John R. Washlick focuses his practice on healthcare transactions and corporate compliance. His background as a CPA affords him a unique perspective on mergers and acquisitions and their tax implications. His clients include hospitals, healthcare systems, physician practices, individual physicians, and entrepreneurs and investment-backed entities.

John is a recognized authority on federal income tax issues involving tax-exempt organizations and the Anti-Kickback Statute and the Stark Law. His guidance is often sought as his clients assess various arrangements with physicians, such as clinical joint ventures, co-management arrangements, integrated delivery systems, business joint ventures, physician recruitment, practice acquisitions, employment arrangements, hospital/physician integration planning and exclusive provider agreements. He also advises healthcare industry clients, including entrepreneurs and investment-backed entities on general corporate law and regulatory healthcare-related issues, such as the corporate practice of medicine and fee splitting laws. John partners with clients to arrive at strategic, yet practical, solutions to often cutting-edge issues and high-profile matters.

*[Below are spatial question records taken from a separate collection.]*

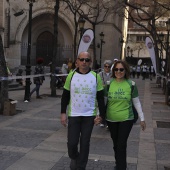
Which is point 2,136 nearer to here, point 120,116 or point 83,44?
point 120,116

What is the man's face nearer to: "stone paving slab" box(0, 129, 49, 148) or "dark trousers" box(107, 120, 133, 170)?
"dark trousers" box(107, 120, 133, 170)

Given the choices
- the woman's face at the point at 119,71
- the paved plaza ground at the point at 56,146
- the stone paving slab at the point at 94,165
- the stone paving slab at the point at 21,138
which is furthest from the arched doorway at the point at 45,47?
the woman's face at the point at 119,71

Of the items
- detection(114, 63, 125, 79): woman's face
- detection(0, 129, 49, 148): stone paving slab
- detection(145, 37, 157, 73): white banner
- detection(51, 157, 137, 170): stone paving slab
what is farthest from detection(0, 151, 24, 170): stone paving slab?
detection(145, 37, 157, 73): white banner

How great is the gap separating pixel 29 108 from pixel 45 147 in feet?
19.2

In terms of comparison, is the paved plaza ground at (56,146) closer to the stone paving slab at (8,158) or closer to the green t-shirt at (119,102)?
the stone paving slab at (8,158)

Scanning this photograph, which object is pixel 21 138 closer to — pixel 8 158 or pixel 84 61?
pixel 8 158

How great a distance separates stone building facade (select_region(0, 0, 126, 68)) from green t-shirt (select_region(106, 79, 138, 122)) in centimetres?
A: 3472

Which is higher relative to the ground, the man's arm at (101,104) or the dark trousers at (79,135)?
the man's arm at (101,104)

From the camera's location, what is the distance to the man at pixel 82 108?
4906 millimetres

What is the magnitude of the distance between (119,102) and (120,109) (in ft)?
0.33

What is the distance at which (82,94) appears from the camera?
16.1 ft

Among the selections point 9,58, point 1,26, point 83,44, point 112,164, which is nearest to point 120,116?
point 112,164

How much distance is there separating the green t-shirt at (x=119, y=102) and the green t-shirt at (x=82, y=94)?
26 cm

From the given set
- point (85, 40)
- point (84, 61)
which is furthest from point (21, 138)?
point (85, 40)
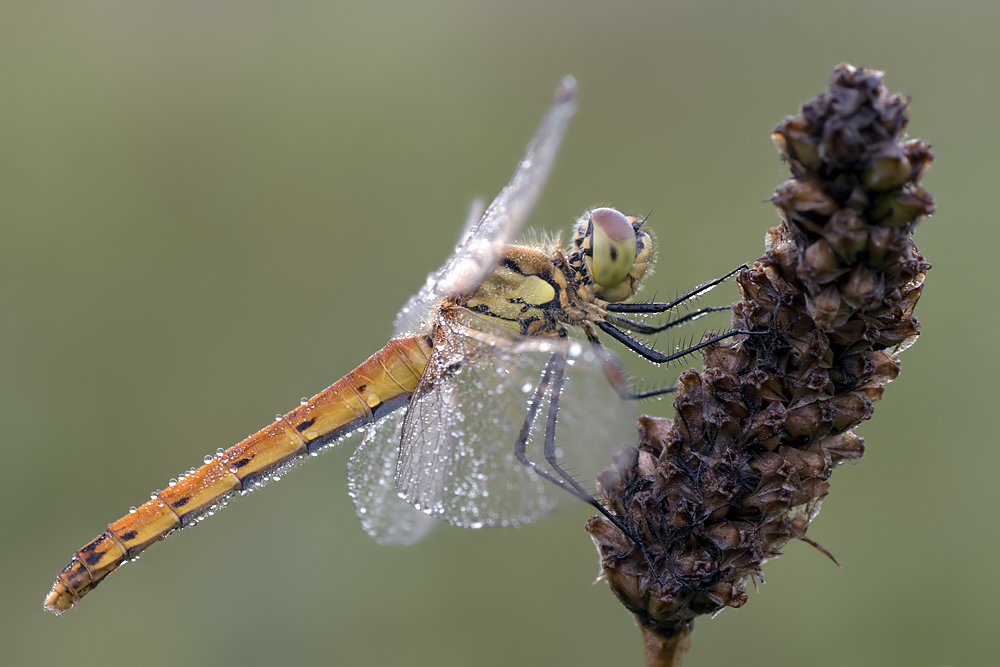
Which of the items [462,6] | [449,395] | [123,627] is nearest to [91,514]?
[123,627]

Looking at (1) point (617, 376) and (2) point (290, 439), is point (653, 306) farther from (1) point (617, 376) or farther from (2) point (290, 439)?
(2) point (290, 439)

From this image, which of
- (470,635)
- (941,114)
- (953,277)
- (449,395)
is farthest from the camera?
(941,114)

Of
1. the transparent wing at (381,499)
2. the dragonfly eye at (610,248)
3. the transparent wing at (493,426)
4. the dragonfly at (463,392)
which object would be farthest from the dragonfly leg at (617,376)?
the transparent wing at (381,499)

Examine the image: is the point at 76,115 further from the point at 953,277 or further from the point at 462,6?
the point at 953,277

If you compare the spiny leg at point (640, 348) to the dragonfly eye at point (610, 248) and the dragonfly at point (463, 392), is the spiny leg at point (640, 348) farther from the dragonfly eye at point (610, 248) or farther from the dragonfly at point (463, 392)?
the dragonfly eye at point (610, 248)

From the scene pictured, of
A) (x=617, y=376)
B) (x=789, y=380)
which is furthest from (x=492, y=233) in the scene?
(x=789, y=380)
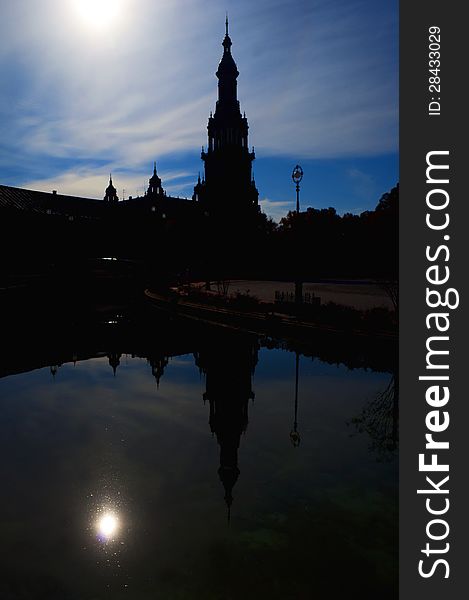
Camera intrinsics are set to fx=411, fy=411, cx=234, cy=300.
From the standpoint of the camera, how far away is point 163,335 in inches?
1017

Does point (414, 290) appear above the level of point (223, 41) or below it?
below

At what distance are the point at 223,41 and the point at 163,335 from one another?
9496 cm

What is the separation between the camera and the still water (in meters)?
5.95

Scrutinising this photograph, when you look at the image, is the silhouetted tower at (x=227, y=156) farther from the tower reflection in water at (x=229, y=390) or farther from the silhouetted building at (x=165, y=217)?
the tower reflection in water at (x=229, y=390)

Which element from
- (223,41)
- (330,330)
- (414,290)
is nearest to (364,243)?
(330,330)

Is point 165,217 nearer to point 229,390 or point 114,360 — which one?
point 114,360

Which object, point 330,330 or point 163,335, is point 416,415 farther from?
point 163,335

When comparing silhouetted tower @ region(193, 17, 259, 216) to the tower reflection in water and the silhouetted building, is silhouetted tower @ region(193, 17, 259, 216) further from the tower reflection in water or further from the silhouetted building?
the tower reflection in water

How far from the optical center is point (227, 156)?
97875 millimetres

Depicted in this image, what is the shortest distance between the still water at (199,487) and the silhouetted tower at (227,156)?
83805mm

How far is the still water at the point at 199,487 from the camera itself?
5.95 metres

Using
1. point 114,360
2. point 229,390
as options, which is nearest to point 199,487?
point 229,390

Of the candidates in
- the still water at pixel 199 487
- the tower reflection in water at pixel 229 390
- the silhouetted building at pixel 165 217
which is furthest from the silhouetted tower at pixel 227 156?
the still water at pixel 199 487

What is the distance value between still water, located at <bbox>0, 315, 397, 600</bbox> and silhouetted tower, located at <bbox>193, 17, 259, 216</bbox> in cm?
8381
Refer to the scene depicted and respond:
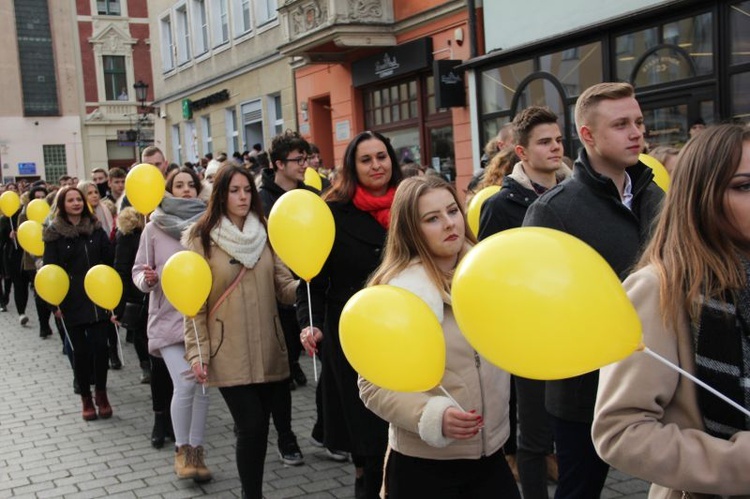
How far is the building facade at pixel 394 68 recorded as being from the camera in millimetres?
14590

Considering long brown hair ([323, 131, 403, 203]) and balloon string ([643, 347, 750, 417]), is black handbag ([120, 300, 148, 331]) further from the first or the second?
balloon string ([643, 347, 750, 417])

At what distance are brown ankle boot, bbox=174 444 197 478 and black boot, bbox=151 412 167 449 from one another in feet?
2.56

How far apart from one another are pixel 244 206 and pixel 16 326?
9.30 metres

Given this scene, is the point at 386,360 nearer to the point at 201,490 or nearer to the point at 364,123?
the point at 201,490

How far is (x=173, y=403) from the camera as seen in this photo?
214 inches

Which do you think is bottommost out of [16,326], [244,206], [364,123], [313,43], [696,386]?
[16,326]

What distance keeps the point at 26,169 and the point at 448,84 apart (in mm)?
36633

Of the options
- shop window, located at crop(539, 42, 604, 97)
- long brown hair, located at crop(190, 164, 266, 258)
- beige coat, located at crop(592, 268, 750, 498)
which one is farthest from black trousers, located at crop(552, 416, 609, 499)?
shop window, located at crop(539, 42, 604, 97)

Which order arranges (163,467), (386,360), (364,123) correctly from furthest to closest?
(364,123)
(163,467)
(386,360)

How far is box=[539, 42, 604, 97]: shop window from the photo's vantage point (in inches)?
458

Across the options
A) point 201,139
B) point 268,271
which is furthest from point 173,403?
point 201,139

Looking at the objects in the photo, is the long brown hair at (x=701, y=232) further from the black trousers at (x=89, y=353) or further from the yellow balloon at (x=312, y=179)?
the yellow balloon at (x=312, y=179)

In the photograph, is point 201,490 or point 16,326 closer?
point 201,490

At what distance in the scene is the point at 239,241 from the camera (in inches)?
185
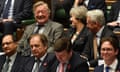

John has experience in structuring, negotiating and documenting a variety of complex business transactions, including mergers and acquisitions, joint operating agreements, joint ventures, clinical comanagement agreements, academic and clinical affiliations, and contractual relationships among providers and with third-party payors.

John is recognized among the leading healthcare lawyers in Pennsylvania by international legal research publisher Chambers USA, an honor based on an intensive research process incorporating client feedback. John has been listed in The Best Lawyers in America® since 2007 in the healthcare law area. He has also been recognized by Pennsylvania Super Lawyers® and has garnered an AV® Preeminent distinction, the highest available mark for professional excellence from Martindale-Hubbell’s® Peer Review Ratings.